How does automatic meeting transcription work?
The process relies on three distinct technological layers, each with its strengths and limitations.
Audio capture: bot, import, or microphone
First step: capture the audio stream. Three methods exist. The videoconferencing bot joins the call as a participant and captures the audio directly from the platform (Teams, Meet, Zoom). Audio import lets you upload a recorded file afterward (MP3, WAV, M4A). In-person microphone captures exchanges in a physical room via the computer microphone or a dedicated device.
The quality of the capture determines everything else. Teams audio compressed to 32 kbps, participants on speakerphone with echo, a microphone picking up keyboard noise: all of these factors degrade transcription before AI even comes into play. In video calls, the platform's native bot generally delivers the best results because it accesses the uncompressed audio stream.

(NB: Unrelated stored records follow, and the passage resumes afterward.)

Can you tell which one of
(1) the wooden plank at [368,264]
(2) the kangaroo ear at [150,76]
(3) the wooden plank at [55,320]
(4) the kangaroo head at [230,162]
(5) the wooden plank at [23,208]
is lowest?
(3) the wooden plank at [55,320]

Speech recognition: ASR and language models
The speech recognition engine (ASR, Automatic Speech Recognition) turns the audio signal into text. Current models (OpenAI's Whisper, Deepgram, AssemblyAI, Google Speech-to-Text) use neural networks trained on thousands of hours of speech. Diarization identifies who is speaking at what time, by separating the audio streams by speaker.
In laboratory conditions (clean audio, clear diction, no background noise), accuracy reaches 95 to 98% in English. In French, performance is 3 to 5 points lower depending on the engines, and drops further with regional accents or technical vocabulary. According to Market.us, average accuracy observed in real-world conditions falls to around 62%, across all engines combined. The gap with marketing figures is considerable.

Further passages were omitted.